-
Notifications
You must be signed in to change notification settings - Fork 5
Open
Open
Copy link
Description
🎯 Goal
Multimodal Attachments for Vision-Enabled Chat (Files & Images → LLM Vision)
📖 Context
Users want to ask questions about screenshots, diagrams, PDFs, and photos inside chat. We’ll let them attach files/images and have Jan-Server preprocess and feed them to vision-capable LLMs (via vLLM) so the model can “see” and reason over content alongside text.
✅ Scope
- Upload & reference: TBD
- Vision routing: TBD
- Preprocessing pipeline: TBD
- Context assembly: TBD
- Storage & access: TBD
❌ Out of Scope
- Image generation/editing (diffusion/paint)

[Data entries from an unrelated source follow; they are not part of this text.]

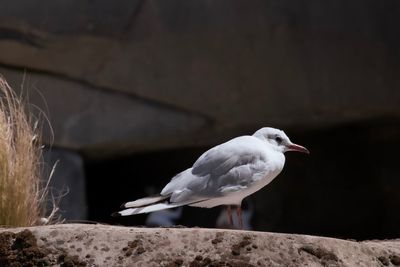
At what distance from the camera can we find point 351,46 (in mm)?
6508

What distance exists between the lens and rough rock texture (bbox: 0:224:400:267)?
2459 mm

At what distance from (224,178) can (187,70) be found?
113 inches

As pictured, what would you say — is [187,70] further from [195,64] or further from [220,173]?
[220,173]

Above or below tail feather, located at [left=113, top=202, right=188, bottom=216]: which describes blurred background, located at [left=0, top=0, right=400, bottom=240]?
above

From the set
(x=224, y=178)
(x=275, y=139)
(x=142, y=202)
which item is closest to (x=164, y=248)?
(x=142, y=202)

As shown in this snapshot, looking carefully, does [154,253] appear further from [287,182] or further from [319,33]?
[287,182]

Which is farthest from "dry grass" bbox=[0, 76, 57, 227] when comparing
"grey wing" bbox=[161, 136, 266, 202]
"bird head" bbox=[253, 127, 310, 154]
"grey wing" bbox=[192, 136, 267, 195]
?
"bird head" bbox=[253, 127, 310, 154]

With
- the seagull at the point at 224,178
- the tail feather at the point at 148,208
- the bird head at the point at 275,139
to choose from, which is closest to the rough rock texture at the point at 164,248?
the tail feather at the point at 148,208

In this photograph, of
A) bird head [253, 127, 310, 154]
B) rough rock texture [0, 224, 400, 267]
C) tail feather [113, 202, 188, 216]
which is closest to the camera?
rough rock texture [0, 224, 400, 267]

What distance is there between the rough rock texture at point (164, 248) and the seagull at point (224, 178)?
2.96 feet

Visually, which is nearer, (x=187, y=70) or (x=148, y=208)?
(x=148, y=208)

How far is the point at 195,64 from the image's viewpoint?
6.35 meters

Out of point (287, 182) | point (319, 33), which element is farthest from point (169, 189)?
point (287, 182)

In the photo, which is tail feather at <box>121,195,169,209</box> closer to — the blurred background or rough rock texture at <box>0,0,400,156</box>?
the blurred background
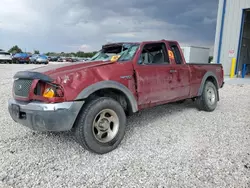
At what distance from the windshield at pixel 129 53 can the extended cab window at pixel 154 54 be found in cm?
23

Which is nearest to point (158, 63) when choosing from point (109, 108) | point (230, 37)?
point (109, 108)

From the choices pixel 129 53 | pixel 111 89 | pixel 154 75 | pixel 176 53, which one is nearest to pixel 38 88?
pixel 111 89

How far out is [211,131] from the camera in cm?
397

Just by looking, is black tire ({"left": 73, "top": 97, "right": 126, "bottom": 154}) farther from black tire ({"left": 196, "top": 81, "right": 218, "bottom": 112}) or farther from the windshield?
black tire ({"left": 196, "top": 81, "right": 218, "bottom": 112})

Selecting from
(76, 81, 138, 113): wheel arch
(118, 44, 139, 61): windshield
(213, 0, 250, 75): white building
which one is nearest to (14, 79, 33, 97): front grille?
(76, 81, 138, 113): wheel arch

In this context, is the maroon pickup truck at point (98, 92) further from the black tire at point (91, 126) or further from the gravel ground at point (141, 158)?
the gravel ground at point (141, 158)

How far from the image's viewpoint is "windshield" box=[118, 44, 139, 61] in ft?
12.1

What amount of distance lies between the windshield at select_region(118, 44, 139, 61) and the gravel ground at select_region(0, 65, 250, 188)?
1.41 metres

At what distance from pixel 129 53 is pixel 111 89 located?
89 centimetres

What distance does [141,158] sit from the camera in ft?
9.55

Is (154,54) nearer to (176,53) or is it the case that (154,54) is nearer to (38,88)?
(176,53)

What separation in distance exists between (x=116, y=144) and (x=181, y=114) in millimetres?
2505

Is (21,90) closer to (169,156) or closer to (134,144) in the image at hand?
(134,144)

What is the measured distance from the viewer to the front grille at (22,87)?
9.76ft
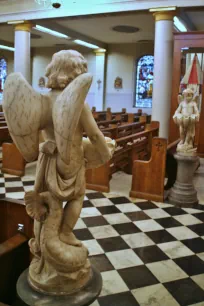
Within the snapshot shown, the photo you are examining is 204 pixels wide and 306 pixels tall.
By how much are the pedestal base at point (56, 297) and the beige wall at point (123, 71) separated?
14383 millimetres

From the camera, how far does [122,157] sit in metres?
6.20

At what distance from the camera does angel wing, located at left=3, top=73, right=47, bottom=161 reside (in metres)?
1.45

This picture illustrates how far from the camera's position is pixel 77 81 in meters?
1.41

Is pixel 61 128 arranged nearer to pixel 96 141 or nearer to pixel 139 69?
pixel 96 141

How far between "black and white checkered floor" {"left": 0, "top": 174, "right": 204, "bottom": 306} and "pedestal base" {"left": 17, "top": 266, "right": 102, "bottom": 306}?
0.95m

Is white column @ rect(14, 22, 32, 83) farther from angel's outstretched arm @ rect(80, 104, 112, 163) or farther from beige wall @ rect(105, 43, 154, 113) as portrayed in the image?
angel's outstretched arm @ rect(80, 104, 112, 163)

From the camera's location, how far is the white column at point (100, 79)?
15945 mm

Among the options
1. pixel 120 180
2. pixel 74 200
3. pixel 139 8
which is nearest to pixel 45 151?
pixel 74 200

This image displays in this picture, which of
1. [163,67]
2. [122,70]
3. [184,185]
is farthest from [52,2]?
[122,70]

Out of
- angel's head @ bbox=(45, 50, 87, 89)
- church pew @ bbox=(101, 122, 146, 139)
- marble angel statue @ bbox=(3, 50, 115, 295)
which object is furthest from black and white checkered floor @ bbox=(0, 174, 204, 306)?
angel's head @ bbox=(45, 50, 87, 89)

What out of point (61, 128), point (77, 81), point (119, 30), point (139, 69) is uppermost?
point (119, 30)

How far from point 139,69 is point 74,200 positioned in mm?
15014

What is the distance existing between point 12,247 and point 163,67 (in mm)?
6841

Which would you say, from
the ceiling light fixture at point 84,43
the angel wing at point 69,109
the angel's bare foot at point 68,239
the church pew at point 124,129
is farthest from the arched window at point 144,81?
the angel wing at point 69,109
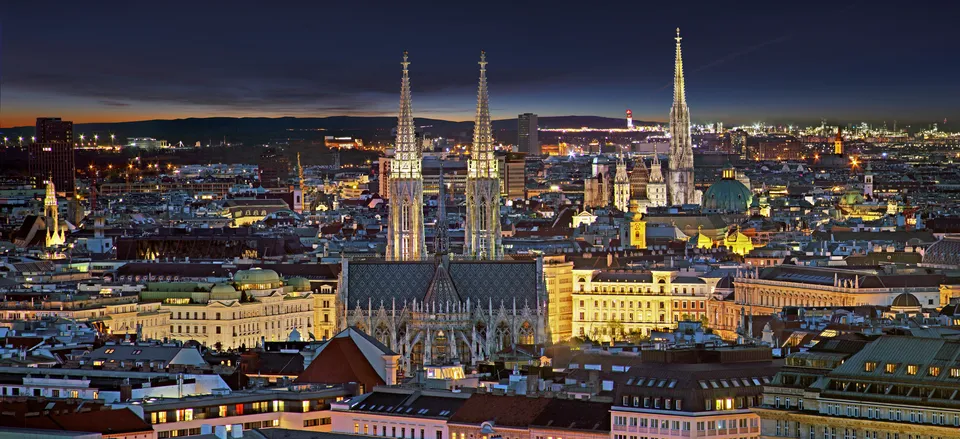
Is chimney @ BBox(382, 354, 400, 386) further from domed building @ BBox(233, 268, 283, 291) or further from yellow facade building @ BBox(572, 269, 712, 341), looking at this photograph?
yellow facade building @ BBox(572, 269, 712, 341)

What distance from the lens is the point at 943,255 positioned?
623 ft

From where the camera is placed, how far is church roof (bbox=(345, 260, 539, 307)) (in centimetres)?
14701

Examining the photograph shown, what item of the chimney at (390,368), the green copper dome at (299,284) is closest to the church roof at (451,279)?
the green copper dome at (299,284)

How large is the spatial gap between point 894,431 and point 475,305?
65278 mm

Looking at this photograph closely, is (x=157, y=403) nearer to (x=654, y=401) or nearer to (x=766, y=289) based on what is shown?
→ (x=654, y=401)

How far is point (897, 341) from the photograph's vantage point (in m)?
87.8

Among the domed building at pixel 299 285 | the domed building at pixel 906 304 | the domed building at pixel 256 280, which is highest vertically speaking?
the domed building at pixel 256 280

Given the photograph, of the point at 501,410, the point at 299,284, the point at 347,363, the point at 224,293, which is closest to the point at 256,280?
the point at 224,293

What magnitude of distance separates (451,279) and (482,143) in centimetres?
1969

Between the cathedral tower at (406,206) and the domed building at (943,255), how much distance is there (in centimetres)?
3931

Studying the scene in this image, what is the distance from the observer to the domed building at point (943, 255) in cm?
18588

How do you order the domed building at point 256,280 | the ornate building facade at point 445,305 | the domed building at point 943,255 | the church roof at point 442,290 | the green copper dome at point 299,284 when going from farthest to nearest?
the domed building at point 943,255 < the green copper dome at point 299,284 < the domed building at point 256,280 < the church roof at point 442,290 < the ornate building facade at point 445,305

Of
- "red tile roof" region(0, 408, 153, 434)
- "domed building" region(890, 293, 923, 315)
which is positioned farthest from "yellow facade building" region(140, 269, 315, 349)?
"red tile roof" region(0, 408, 153, 434)

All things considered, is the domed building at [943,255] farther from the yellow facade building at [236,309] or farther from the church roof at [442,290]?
the church roof at [442,290]
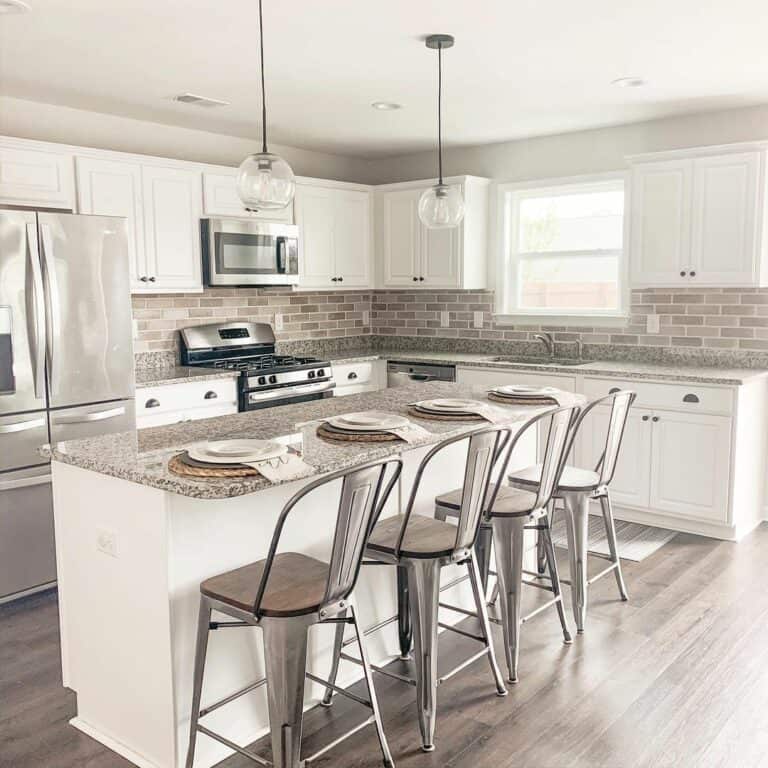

- Video or audio modalities (transcription, VQA on video)
- Full document management features (versioning, sharing UI)
- Complex table extraction or layout-aware PDF QA beyond basic OCR + page images
❓Open questions
- Model targeting: default vision model(s) to ship? auto-fallback to text-only with OCR text only?
- Limits: max image resolution (e.g., 2048px longest side), max pages per PDF, max total bytes per request?
- OCR: which engine by default; language packs; accuracy vs speed tradeoffs; opt-out per org?
- Security: default denylist/allowlist domains for remote fetches; redaction for sensitive OCR text?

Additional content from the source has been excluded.